DATASET EXTRACT:
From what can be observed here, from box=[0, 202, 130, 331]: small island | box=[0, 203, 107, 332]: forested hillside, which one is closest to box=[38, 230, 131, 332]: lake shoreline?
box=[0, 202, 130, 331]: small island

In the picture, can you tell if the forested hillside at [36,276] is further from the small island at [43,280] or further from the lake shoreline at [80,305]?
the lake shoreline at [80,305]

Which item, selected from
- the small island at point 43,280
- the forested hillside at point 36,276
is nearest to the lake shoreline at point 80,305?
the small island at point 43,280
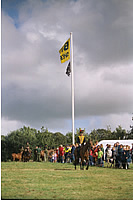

STATED GOAL:
Reproduce every one of the items above verbatim, leaving out the pictures.

ANSWER TO THIS PROBLEM:
From what can be observed here, from box=[0, 202, 130, 331]: small island | box=[0, 203, 107, 332]: forested hillside, which one is closest to box=[38, 230, 131, 332]: lake shoreline?
box=[0, 202, 130, 331]: small island

In the picture, can you tell if the forested hillside at [36,276] is further from the small island at [43,280] or further from the lake shoreline at [80,305]?
the lake shoreline at [80,305]

Which item, selected from
- the small island at point 43,280
- the forested hillside at point 36,276
is nearest to the lake shoreline at point 80,305?
the small island at point 43,280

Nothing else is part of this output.